“Incidental” Intraductal Papillomas: Is Excision Necessary?
Paul S Weisman, Brian J Sutton, Kalliopi P Siziopikou, Julie Franz, Stephen M Rohan, Megan E Sullivan. Northwestern University, Chicago, IL
Background: Intraductal papillomas (IDP) have classically become clinically apparent either due to patient symptoms or through discovery of a mass on imaging. Once diagnosed on needle core biopsy (NCB), excision is the standard of care due to the known association with higher grade lesions including cancer. However, as imaging has improved, asymptomatic IDPs that are not mass associated are being diagnosed: the "incidental" IDP. In this context, the appropriate next clinical step is unclear. In this study we retrospectively review all NCB with IDP over a 5 year period and correlate with imaging findings to determine the risk of upgrade for incidental IDPs.

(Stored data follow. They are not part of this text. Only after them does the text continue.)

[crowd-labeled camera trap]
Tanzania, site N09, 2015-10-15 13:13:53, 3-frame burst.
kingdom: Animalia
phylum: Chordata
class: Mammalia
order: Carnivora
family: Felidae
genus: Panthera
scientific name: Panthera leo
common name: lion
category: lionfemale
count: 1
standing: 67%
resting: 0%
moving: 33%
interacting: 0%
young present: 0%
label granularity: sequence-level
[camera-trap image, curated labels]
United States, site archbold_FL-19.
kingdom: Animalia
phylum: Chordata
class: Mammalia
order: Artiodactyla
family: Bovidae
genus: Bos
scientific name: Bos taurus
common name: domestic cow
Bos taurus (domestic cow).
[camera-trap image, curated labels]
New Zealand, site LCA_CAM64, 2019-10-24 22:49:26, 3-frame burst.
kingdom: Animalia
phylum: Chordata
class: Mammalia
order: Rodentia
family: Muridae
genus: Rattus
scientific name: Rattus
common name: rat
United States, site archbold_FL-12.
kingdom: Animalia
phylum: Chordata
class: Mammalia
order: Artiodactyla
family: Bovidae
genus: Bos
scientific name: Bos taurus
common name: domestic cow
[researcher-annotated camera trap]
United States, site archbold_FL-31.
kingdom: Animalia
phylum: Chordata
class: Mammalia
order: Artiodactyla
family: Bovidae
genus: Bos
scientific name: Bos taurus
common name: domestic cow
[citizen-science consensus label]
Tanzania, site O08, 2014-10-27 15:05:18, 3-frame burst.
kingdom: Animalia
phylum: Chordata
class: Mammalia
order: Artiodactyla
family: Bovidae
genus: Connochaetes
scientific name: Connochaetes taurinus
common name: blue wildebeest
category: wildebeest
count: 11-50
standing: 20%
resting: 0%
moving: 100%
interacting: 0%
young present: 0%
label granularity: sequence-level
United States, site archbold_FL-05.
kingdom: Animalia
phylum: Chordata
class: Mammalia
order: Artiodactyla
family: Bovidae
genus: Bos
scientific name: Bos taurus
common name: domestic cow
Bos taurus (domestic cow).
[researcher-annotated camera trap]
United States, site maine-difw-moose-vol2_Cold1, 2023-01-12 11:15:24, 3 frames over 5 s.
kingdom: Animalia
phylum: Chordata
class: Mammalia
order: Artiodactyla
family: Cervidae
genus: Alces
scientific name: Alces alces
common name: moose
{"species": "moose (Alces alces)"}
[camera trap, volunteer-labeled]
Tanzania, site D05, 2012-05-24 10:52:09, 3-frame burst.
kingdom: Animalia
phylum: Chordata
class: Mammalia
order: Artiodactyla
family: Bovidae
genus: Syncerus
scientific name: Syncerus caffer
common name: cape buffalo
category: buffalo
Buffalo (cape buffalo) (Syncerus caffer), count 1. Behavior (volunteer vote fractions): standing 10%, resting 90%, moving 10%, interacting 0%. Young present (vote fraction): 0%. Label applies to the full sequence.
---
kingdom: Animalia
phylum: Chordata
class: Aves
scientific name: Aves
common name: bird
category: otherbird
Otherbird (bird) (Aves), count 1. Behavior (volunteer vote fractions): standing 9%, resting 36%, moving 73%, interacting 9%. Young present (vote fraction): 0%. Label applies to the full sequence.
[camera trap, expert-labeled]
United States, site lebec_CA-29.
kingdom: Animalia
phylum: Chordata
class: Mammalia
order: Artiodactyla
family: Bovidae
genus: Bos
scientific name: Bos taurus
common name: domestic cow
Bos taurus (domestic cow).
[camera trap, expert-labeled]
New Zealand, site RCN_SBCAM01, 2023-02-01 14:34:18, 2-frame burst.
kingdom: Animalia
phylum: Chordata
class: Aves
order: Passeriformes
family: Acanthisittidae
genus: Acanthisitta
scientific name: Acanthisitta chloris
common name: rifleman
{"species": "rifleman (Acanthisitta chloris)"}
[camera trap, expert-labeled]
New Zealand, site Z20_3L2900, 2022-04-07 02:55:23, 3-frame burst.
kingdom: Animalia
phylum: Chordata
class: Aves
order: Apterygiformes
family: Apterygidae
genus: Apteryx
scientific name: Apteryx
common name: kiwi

Design: After IRB approval, the pathology database was reviewed for NCB with a diagnosis of IDP between 1/03 and 12/07. All available NCB slides were reviewed blinded to the specific original diagnosis (DX). Cases in which the reviewed DX conflicted with the original DX were re-reviewed by a second pathologist to establish consensus. Imaging was reviewed and mass associated IDPs were excluded. Incidental IDPs were categorized as either microscopic (MicIDP - in a single core) or multiple (MultIDP - fragmented or in multiple cores). Atypia in the NCB was noted. Excision pathology was recorded; for this study an upgrade is defined as a patient who had no known ipsilateral cancer pre-excision & whose final pathology showed ductal carcinoma in situ (DCIS) or invasive carcinoma.
Results: Out of 12353 NCB performed in the date range, 224 were IDP (2%). Slides from 207 were available for review, 45 of which were not associated with a mass on imaging and were included in the study. 89% were stereotactic NCB targeting calcifications and 11% were MRI NCB targeting non mass like enhancement. The maximum microscopic size in a single core ranged from <0.1-0.4 cm for MicIDP and from 0.2-0.9cm for MultIDP. Excision pathology was available in 24/45 (53%). The only upgrades were associated with cores showing atypia (2/5; 40%). No incidental IDPs without atypia on NCB were upgraded at excision (0/14). In the 21 patients with incidental IDPs that did not undergo excision, 1 went on to develop ipsilateral grade 1 DCIS (average FU = 55 mo; range 29-89).
Conclusions: Surgical excision is necessary when atypia is associated with an incidental IDP, as there is a significant risk of upgrade. However, incidental IDPs without atypia showed no upgrades at excision regardless of microscopic size. Of the non-excised IDPs, only 1 patient developed subsequent DCIS (interval=22 mo). With careful pathology-radiology correlation, incidental IDPs without atypia likely do not require surgical excision.